Stenciling and coloring go hand-in-hand to create works of art in concrete. Acid- or water-based stains are the most widely used — and most versatile — materials for coloring stenciled projects. Acid stains tend to produce muted, earthy colors, while water-based stains are available in brighter, more vibrant colors.
Perhaps the simplest coloring technique is to apply stain to the concrete, apply a stencil and then sandblast or etch away the exposed surface, including the stain. In the finished project, the stained color will remain in the pattern protected by the stencil, while the background will be the original color of the concrete and any aggregate exposed during the process.
The mirror image to that technique is to create a resist. Apply the stencil. Then apply a sealer to the exposed areas, whether sandblasted, etched or plain finished concrete or overlay. Remove the stencil and apply the stain. Only the unsealed areas, the pattern of the stencil, will be colored.
Melanie Royals of Modello Designs also uses adhesive-backed Modellos to create resist patterns. The design area can be left untouched or colored with acid or water-based dyes. The area is then sealed with a concrete sealer before removing the Modello pattern. After removal the surrounding area can be acid-stained. The sealed areas of the design resist the stain, resulting in a lighter-colored design on a darker field. The technique looks complicated, but the effect is actually quite easy to achieve.

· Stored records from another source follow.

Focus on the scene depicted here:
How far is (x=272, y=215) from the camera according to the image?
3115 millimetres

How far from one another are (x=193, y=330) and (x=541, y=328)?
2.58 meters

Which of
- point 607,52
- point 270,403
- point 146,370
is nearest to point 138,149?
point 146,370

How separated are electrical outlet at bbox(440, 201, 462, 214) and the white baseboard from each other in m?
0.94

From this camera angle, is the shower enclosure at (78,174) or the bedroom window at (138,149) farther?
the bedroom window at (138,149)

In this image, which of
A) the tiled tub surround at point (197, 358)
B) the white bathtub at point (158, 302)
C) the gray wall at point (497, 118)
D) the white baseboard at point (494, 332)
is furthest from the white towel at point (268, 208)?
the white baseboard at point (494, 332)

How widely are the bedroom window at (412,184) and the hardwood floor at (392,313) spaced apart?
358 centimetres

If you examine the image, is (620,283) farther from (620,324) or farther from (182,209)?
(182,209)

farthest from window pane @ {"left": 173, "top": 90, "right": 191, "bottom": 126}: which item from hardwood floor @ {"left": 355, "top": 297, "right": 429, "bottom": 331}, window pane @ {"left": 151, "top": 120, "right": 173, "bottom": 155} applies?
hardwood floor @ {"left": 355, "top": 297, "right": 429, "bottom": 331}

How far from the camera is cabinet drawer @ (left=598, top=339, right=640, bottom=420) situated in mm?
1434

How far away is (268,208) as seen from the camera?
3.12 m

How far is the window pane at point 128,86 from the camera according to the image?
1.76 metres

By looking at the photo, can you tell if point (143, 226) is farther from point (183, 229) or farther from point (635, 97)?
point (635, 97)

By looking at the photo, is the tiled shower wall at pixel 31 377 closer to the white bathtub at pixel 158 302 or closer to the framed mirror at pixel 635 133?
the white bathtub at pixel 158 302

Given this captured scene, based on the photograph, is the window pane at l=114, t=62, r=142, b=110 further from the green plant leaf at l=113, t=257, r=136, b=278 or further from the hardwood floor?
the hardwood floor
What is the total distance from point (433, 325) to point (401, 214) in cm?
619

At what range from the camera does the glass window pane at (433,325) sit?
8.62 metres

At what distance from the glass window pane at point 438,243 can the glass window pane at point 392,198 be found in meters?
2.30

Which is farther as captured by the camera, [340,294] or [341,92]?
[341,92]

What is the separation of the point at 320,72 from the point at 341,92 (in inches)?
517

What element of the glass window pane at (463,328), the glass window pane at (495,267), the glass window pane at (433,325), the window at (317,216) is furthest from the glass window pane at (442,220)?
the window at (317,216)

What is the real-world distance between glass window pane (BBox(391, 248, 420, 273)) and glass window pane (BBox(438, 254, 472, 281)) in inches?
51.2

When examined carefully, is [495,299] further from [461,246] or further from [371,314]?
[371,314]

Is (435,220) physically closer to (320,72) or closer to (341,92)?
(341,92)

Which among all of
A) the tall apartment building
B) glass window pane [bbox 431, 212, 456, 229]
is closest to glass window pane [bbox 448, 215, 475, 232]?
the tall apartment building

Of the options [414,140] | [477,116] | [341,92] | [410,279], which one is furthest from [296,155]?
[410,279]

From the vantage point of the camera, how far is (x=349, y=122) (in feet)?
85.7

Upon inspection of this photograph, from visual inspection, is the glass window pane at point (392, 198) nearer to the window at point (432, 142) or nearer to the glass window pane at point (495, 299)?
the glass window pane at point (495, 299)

Multiple colors of stain may be added to various parts of the design. Keep in mind, though, that liquid colors may migrate. Porous concrete can wick the liquid, drawing it under the stencil. The solution is to use a gelling agent such as Stain Mule stain carrier from Surface Gel Tek or Modello Gel-lo from Modello Designs. Aqueous gels can carry acid-based, water-based and powdered coloring agents. Once the color is neutralized according to the manufacturer’s instructions, the gel can be rinsed off.
Contractors can apply many colors to a single stencil by “weeding” the stencil. Tamyrn Doolan of Surface Gel Tek explains, “I cut the whole design into the stencil, but only punch out the parts of the pattern that will be, for example, blue. I apply the blue and then move on to other colors in order.” Doolan applies a temporary sealer to previously colored sections to prevent mixing colors.
Royals sometimes sprays a diluted stain over a finished project where a border has been etched with gelled acid. The stain settles into the deeper areas of the etch to add more color there.
Contrasting colored overlays are achieved by applying the base coat in one color, placing the stencil and applying the top coat in another color. Stains can also be used. For example, applying a stain by hand to random stones or bricks in the pattern makes it look more natural and more interesting. Grout lines are also enhanced by the addition of stain.
Brickform’s Glen Roman described an interesting coloring technique to be used on fresh concrete or an overlay of 1⁄4 inch or more. After the stencil is placed, throw on a dry-shake color hardener and float it in. Then run a texture roller over the top of the stencil and push it into the surface. When the stencil is lifted, the texture will be visible.
Finally, sealers impact the look of the colored project. Utah contractor Clark Paepke heightens contrasts by staining the concrete and sealing it with a high-gloss sealer before sandblasting. After the sealer and stain are blasted off the exposed areas, he reseals them with a matte sealer so the glossy logo stands out even more.